Ton papa est nerveux. En quittant le paradis, où ton grand frère reste auprès de sa mamie, il m'avoue que c'est encore plus difficile pour ses nerfs qu'une entrevue ou un examen. Respire, que je lui dis, nous saurons ce que nous attendons depuis des mois, n'est-ce pas merveilleux? Malgré tout, sa jambe a la bougeotte dans la salle d'attente comme lorsqu'il a bu un café de trop dans sa journée.

Une technologue vient nous chercher. Dès que nous nous installons dans la pièce - M. sur un siège pivotant à côté du lit où je suis étendue -, elle barbouille mon bas-ventre de gelée gelée, enfile des gants et commence à glisser la sonde dans la substance gluante. À ma grande surprise, elle tourne l'écran vers nous pour déjà nous montrer quelques parties de toi. Ici, la tête, là sa colonne vertébrale. Voulez-vous connaître le sexe de l'enfant? Wow, déjà, mais oui, oui. Je suis si étonnée de cette expérience complètement différente d'avec Bo., où la technologue avait avec elle une apprenante et que j'étais devenue un cobaye un peu délaissé.

La technologue aux cheveux blancs déplace la sonde habilement et stoppe lorsqu'elle trouve quelque chose qui me fait m'exclamer: ah, ce sont ses pieds. Mais non, qu'elle répond, ce sont ses cuisses - plus tard elle avouera que je n'avais pas tout à fait tort de penser cela car à ce stade-ci, les fémurs sont aussi grands que les pieds - et entre les deux, le sexe. Elle amène le curseur et nous pointe les parties génitales. Alors selon vous? J'hésite à répondre parce qu'avec garçon, même avec le curseur, je n'avais pas saisi l'image du pénis. C'est M. qui tente un: c'est un garçon? La technologue soupire, habituée de constater à quel point ce qui lui semble évident ne l'est pas pour les parents. Mais non, l'image est claire comme dans les livres, qu'elle nous annonce, c'est une fille.

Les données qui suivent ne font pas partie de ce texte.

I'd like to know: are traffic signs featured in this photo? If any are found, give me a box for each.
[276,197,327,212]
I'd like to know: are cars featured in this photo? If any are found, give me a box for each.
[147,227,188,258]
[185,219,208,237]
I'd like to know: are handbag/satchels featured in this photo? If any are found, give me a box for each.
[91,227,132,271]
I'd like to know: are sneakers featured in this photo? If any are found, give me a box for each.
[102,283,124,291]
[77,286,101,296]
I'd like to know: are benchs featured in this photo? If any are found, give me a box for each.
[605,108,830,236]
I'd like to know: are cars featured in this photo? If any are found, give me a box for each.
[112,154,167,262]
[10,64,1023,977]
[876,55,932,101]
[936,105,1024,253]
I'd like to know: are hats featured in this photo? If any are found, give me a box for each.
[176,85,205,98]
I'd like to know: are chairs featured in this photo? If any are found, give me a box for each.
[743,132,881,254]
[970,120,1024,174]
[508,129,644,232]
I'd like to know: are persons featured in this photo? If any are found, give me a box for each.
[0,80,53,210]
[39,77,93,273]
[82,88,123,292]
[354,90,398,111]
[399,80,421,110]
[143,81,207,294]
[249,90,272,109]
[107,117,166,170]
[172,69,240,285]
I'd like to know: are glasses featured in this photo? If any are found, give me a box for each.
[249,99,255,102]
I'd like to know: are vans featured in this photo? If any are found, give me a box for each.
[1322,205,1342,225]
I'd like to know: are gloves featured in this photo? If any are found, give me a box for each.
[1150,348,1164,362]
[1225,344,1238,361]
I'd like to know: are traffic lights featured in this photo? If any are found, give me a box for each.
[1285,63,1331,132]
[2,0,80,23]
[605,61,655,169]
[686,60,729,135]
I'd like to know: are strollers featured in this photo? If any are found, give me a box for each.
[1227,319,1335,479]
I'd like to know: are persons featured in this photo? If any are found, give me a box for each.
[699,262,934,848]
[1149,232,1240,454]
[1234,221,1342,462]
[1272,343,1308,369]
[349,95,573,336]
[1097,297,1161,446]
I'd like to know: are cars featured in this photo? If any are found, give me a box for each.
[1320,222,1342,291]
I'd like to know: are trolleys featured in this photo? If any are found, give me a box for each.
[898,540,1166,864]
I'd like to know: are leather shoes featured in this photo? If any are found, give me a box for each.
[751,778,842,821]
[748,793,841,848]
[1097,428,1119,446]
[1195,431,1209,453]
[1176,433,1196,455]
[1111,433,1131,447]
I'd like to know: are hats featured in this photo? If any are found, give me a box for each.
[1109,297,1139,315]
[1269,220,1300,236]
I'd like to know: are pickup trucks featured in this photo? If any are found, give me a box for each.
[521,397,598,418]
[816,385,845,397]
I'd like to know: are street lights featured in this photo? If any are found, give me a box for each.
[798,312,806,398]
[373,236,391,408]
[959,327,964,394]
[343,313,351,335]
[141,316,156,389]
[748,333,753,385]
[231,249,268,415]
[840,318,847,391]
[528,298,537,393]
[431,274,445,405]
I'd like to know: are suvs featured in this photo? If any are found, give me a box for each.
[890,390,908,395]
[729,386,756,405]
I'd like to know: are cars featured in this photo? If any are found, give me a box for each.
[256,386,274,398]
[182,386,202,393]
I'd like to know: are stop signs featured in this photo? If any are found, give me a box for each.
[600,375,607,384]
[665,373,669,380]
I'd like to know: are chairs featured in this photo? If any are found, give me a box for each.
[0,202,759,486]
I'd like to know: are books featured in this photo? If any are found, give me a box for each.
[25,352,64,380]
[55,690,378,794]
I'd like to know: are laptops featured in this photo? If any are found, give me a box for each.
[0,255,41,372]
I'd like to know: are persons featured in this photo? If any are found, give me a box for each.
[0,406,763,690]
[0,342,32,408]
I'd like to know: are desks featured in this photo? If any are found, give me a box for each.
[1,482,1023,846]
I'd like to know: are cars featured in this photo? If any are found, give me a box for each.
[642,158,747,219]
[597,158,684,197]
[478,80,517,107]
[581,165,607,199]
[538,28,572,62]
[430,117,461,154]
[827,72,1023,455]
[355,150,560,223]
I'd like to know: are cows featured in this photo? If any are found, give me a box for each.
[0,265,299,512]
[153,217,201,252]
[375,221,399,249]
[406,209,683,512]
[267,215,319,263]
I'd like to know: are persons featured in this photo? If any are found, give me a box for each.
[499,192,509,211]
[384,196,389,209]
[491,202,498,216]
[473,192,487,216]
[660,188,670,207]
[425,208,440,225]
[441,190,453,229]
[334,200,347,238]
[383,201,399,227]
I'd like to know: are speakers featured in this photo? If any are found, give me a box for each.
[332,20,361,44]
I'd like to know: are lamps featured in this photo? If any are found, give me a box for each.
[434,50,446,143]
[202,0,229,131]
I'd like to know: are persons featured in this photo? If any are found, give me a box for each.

Notre fille. Mes yeux et ceux de ton papa s'embuent et débordent. Notre sirène dans mon ventre, notre perle dans son huître. M. te voulait tant, bien qu'il avait fait la paix avec l'idée d'avoir un autre garçon. Il savait que l'important, c'était que nous apprenions que tu es en santé et de la tête aux pieds, tu l'es. Il irradie de bonheur. Il a eu ce qu'il désirait. Son garçon, sa fille, comme ce qu'il a lui-même connu, étant le grand frère de sa soeur. Je suis heureuse moi aussi, évidemment. Une petite demoiselle à aimer de tout mon coeur.

La famille se définit. Nous sommes comblés.